Has the time finally come when overheated real estate markets in Canada pose a real threat to profit growth at Canada’s big banks?

Increasingly, experts across the country are saying “Yes.”  Residential mortgages make up a huge portion of banks’ loans outstanding, and for years have kept domestic retail banking profit growth humming along. But higher interest rates or a real-estate slowdown, experts told BNN this week, could change that.

Andrew Pyle of Scotia Wealth said he’s certain we’ll see some level of real estate stress on the banks over the next year or so.

“The question of whether higher interest rates impact Canada’s housing market in a negative way is not a question of if, but a question of when,” he said in an interview on Monday.

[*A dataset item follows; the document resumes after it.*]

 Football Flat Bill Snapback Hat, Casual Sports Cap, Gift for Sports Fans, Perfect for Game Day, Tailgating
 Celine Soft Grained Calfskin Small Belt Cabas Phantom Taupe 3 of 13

The banks themselves are growing wary of sky-high real estate values in Toronto and Vancouver.

Consider Greg Bonnell’s interview with Brian Porter, chief executive officer of Bank of Nova Scotia, on Tuesday.

“It’s not healthy. It’s not sustainable,” Porter said of soaring house prices in the two cities. “There’s a bit of an aberration here.”

The importance of residential mortgages to banks’ bottom lines cannot be overstated.  Consider the most recent results from Royal Bank of Canada and Toronto-Dominion Bank.   At Royal, $246 billion was outstanding in residential mortgages during the fiscal second quarter; that’s 46 per cent of the value of all loans and acceptances at Royal.  At TD, the figure is 47 per cent.

“I think investors should be cognizant of the fact that about fifty per cent of the loans on the industry’s balance sheet is residential real estate secured between insured, uninsured and HELOCs (home equity lines of credit),” said Sohrab Movahedi, the banking analyst at BMO Capital Markets, who characterized the banks’ loan growth as “breathtaking” and “unhealthy.” 

But the worry is not that large numbers of those mortgages will be written off as bad loans. Losses booked on Canadian mortgages at the banks are tiny - $10 million at Royal and $3 million at TD in the most recent quarter.  Bank chief financial officers use the word “de minimis” to describe numbers like that.

The concern is higher rates will scare away would-be homebuyers, causing loan demand to fall. That would hurt profit growth in the crucial Canadian retail banking businesses at the banks. 

The mortgage businesses are “obviously a fairly profitable source of earnings and revenue for the banks,” said Movahedi, when I spoke to him on Thursday morning.

Pyle sees it the same way.

“When interest rates rise, margins for the banks will improve, but not enough to make up for the drop in consumer and mortgage loans,” he told BNN.

“If that were to happen, you take away a key pillar we saw in last week’s earnings – that’s resilience in domestic lending.”